*** RECORDS TO PROCESS Section Begins ***

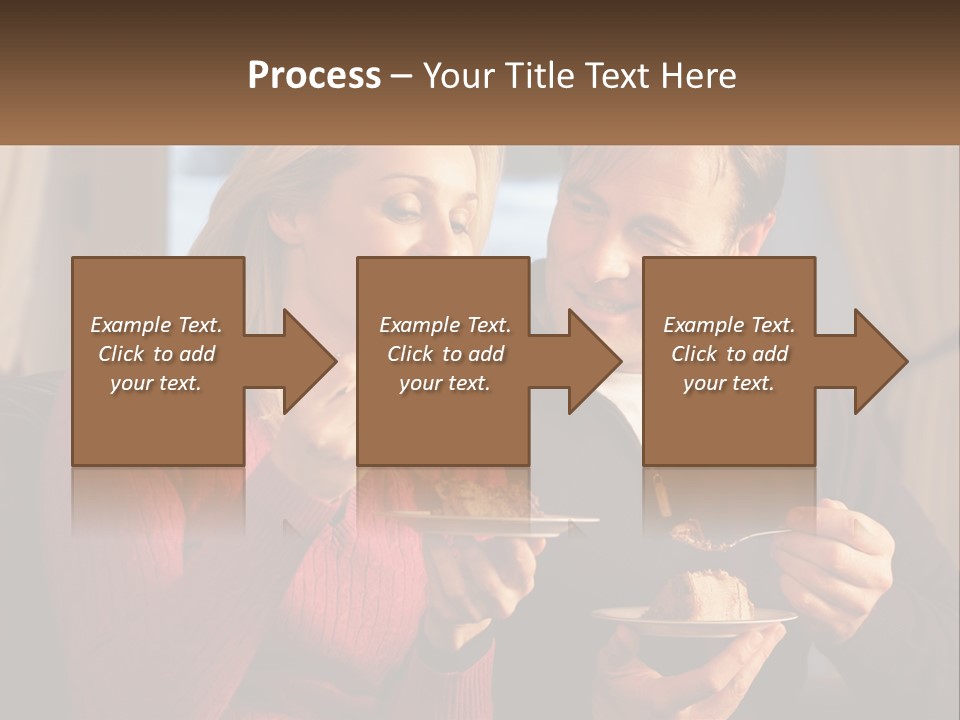 Process – Your Title Text Here

Example Text. Click to add your text.

Example Text. Click to add your text.

Example Text. Click to add your text.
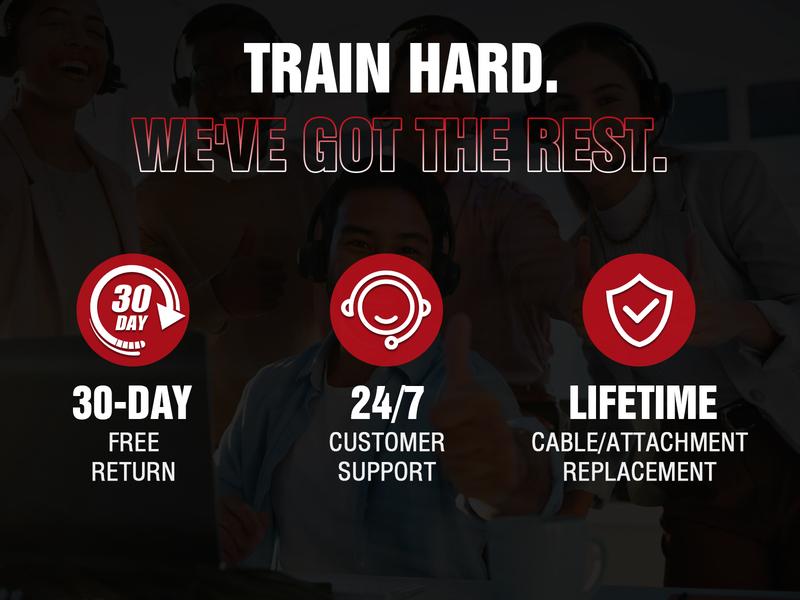 TRAIN HARD.
WE'VE GOT THE REST.

30 DAY

30-DAY
FREE RETURN

24/7
CUSTOMER SUPPORT

LIFETIME
CABLE/ATTACHMENT REPLACEMENT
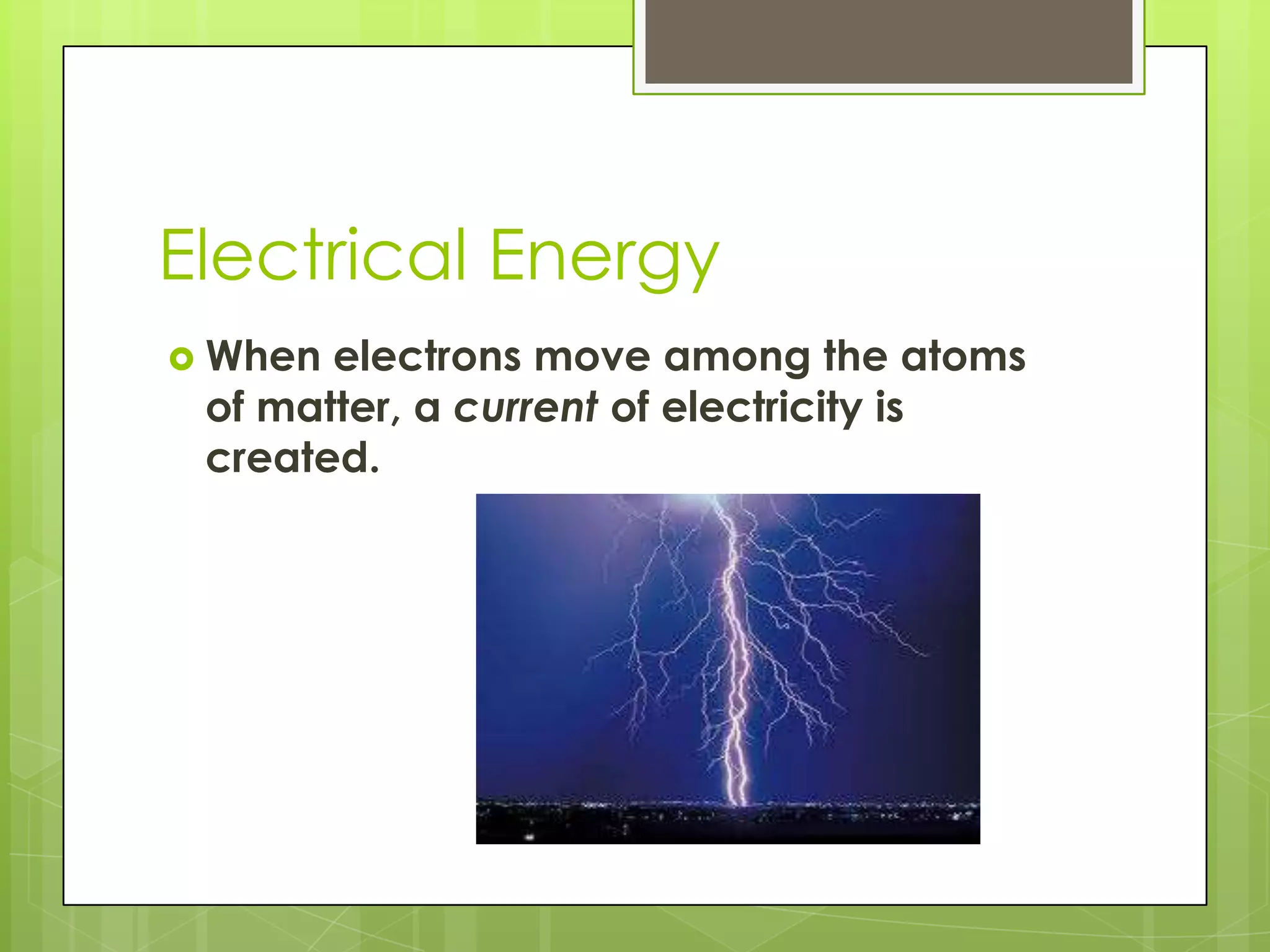 Electrical Energy

When electrons move among the atoms of matter, a current of electricity is created.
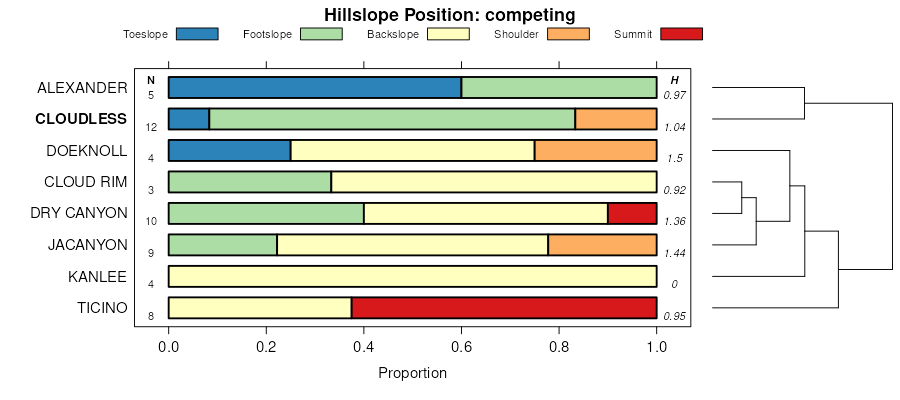 Hillslope Position: competing

Toeslope Footslope Backslope Shoulder Summit

N H

ALEXANDER 5 0.97

CLOUDLESS 12 1.04

DOEKNOLL 4 1.5

CLOUD RIM 3 0.92

DRY CANYON 10 1.36

JACANYON 9 1.44

KANLEE 4 0

TICINO 8 0.95

0.0 0.2 0.4 0.6 0.8 1.0

Proportion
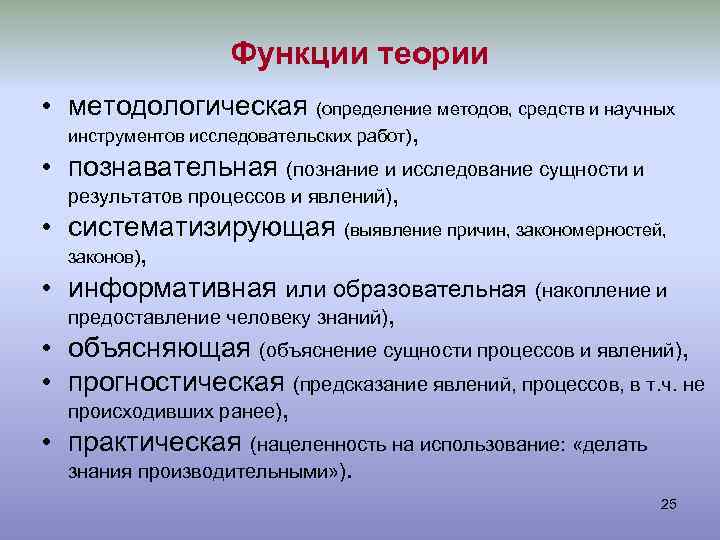 Функции теории

• методологическая (определение методов, средств и научных инструментов исследовательских работ),
• познавательная (познание и исследование сущности и результатов процессов и явлений),
• систематизирующая (выявление причин, закономерностей, законов),
• информативная или образовательная (накопление и предоставление человеку знаний),
• объясняющая (объяснение сущности процессов и явлений),
• прогностическая (предсказание явлений, процессов, в т.ч. не происходивших ранее),
• практическая (нацеленность на использование: «делать знания производительными»).

25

*** RECORDS TO PROCESS Section Ends ***

ASSIGNMENT:
Reproduce exactly the lines of the entries above from the first through the line with "объясняющая (объяснение сущности", both included; pictures should not be reproduced.

RESULT:
 Process – Your Title Text Here

Example Text. Click to add your text.

Example Text. Click to add your text.

Example Text. Click to add your text.
 TRAIN HARD.
WE'VE GOT THE REST.

30 DAY

30-DAY
FREE RETURN

24/7
CUSTOMER SUPPORT

LIFETIME
CABLE/ATTACHMENT REPLACEMENT
 Electrical Energy

When electrons move among the atoms of matter, a current of electricity is created.
 Hillslope Position: competing

Toeslope Footslope Backslope Shoulder Summit

N H

ALEXANDER 5 0.97

CLOUDLESS 12 1.04

DOEKNOLL 4 1.5

CLOUD RIM 3 0.92

DRY CANYON 10 1.36

JACANYON 9 1.44

KANLEE 4 0

TICINO 8 0.95

0.0 0.2 0.4 0.6 0.8 1.0

Proportion
 Функции теории

• методологическая (определение методов, средств и научных инструментов исследовательских работ),
• познавательная (познание и исследование сущности и результатов процессов и явлений),
• систематизирующая (выявление причин, закономерностей, законов),
• информативная или образовательная (накопление и предоставление человеку знаний),
• объясняющая (объяснение сущности процессов и явлений),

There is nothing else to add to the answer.